== PROBLÈMES À RÉSOUDRE ==
**a)** D'après le texte à lire, quel prix le roman Arrive un vagabond a-t-il obtenu en 2013 ?
**b)** Rédigez la suite de la critique du roman Arrive un vagabond en reprenant juste après sa dernière phrase.

== TEXTE À LIRE ==
======
Arrive un vagabond a obtenu le Grand Prix des Lectrices de Elle en 2013. Très bonne presse. Et le titre m’a attirée. L’auteur a confié en interview à Libération qu’il s’était inspiré d’une histoire vraie, qui avait eu lieu en Grèce.
L’auteur, né en 1948 en Virginie, vit à New York. Il a (seulement) deux romans à son actif avant celui-ci : Une femme simple et honnête, sorti en 2009, et Féroces, en 2010. La Chute des princes sorti en 2014, m’inspire moins car il se déroule dans un monde que je déteste : le milieu des traders. Mais s’il me tombe entre les mains il y restera bien évidemment…
L’histoire. Brownsburg, petite ville tranquille de Virginie, été 1948.
Charlie Beagle, 39 ans, arrive un soir d’été dans un pick-up. Avec, pour tout bagage, deux valises : l’une remplie de couteaux de boucher et l’autre de billets de banque. Pour les couteaux, pas de souci, il est boucher de son état. Pour l’argent, ses économies peut-être… L’auteur fait de lui un portrait très minimaliste : il est solitaire, pacifiste et aimant la nature. De son passé, on ne connaîtra jamais rien – quand bien même notre curiosité est aiguisée dès le départ : cet homme qui débarque ainsi, sans crier gare et finit par s’installer dans cette minuscule ville de Virginie n’est-il pas venu y enterrer de sombres secrets ? Ou s’y cacher ?
Cependant, sa discrétion et sa gentillesse attirent très vite la sympathie des habitants et le boucher, Will, ne tarde pas à l’engager. Son épouse, Alma, le prend sous son aile et Sam, leur petit garçon de cinq ans, se lie d’amitié (réciproque) avec lui.
======
== MATÉRIEL PRÉSENTÉ ==
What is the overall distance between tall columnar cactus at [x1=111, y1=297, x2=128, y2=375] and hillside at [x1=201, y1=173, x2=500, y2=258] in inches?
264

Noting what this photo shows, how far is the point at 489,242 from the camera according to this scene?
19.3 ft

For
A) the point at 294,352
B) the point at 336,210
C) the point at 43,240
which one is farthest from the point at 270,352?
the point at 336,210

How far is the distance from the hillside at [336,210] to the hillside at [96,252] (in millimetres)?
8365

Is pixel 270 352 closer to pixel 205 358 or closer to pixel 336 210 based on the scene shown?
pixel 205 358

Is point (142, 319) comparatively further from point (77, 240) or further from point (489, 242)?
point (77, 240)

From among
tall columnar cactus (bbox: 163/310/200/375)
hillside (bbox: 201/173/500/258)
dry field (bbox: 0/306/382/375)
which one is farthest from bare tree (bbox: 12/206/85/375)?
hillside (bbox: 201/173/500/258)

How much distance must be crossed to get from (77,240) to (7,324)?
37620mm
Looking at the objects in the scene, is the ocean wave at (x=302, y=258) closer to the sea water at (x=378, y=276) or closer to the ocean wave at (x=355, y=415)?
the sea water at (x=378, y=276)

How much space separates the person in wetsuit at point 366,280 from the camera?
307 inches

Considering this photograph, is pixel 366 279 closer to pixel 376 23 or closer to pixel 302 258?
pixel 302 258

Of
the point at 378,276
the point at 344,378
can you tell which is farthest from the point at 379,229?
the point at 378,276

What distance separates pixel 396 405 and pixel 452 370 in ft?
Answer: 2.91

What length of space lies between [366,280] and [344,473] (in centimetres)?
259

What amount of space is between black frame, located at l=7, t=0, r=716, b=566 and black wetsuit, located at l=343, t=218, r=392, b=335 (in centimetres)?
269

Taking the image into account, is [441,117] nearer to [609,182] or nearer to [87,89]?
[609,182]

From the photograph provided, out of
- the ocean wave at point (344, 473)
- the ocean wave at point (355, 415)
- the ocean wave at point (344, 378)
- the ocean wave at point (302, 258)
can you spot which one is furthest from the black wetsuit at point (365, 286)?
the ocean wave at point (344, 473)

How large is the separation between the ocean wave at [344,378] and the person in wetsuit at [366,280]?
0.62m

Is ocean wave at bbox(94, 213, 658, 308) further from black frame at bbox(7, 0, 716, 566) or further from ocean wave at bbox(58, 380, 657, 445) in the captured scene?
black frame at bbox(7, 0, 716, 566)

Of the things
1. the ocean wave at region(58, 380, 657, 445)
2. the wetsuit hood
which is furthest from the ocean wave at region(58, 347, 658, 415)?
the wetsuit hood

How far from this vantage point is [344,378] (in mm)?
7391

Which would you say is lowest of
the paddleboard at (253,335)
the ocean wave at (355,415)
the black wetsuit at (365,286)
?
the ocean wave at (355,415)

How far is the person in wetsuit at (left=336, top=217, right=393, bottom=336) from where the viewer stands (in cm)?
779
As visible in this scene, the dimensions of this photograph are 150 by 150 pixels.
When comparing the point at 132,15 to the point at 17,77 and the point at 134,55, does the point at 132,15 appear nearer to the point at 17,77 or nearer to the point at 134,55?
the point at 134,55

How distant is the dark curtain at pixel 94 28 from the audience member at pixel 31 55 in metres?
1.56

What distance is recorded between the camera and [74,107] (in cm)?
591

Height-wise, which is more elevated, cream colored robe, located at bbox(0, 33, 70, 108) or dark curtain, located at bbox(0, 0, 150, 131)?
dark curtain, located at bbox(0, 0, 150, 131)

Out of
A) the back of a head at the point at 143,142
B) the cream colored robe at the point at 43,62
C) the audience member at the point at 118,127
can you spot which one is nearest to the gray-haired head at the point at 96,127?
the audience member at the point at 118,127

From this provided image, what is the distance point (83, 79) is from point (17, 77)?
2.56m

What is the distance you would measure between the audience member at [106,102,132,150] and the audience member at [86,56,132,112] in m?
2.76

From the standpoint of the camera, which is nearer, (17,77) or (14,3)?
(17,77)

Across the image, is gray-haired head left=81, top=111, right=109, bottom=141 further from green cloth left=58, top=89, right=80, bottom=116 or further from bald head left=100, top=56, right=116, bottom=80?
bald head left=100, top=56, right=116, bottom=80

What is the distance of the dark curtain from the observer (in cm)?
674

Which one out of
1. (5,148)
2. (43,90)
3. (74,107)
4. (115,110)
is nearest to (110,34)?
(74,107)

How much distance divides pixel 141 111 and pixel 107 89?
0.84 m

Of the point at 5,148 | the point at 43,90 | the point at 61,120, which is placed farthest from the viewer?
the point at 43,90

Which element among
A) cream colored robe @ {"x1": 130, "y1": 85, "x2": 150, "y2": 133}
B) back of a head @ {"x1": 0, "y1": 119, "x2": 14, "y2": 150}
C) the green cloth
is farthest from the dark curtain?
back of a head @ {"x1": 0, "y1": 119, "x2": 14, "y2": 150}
======
== CORRIGÉ DE L'EXERCICE ==
**a)** Le Grand Prix des Lectrices de Elle.

**b)**
Le personnage féminin est Sylvan. Elle est belle à se damner, (mal) mariée (plutôt «achetée» à ses parents par son mari) et s’habille et se pare comme les stars d’Hollywood qu’elle vénère. Une sorte d’Emma Bovary américaine, vivant de rêves et de fantasmes. On en sait un peu plus sur son passé dramatique et sa famille et cela nous la rend sympathique. Mais elle aussi nous échappe et reste entourée de zones d’ambiguïté qui la poussent souvent à agir de manière inattendue et tragique.
Enfin, un troisième personnage au moins aussi important que le couple : Sam, fils unique adoré par ses parents, joyeux et innocent, qui va s’enticher de Charlie, et réciproquement. Pour souligner l’importance de ce personnage, l’auteur en fait le narrateur de l’histoire. C’est lui, devenu adulte, qui raconte ce drame de l’amour et de l’enfance blessée.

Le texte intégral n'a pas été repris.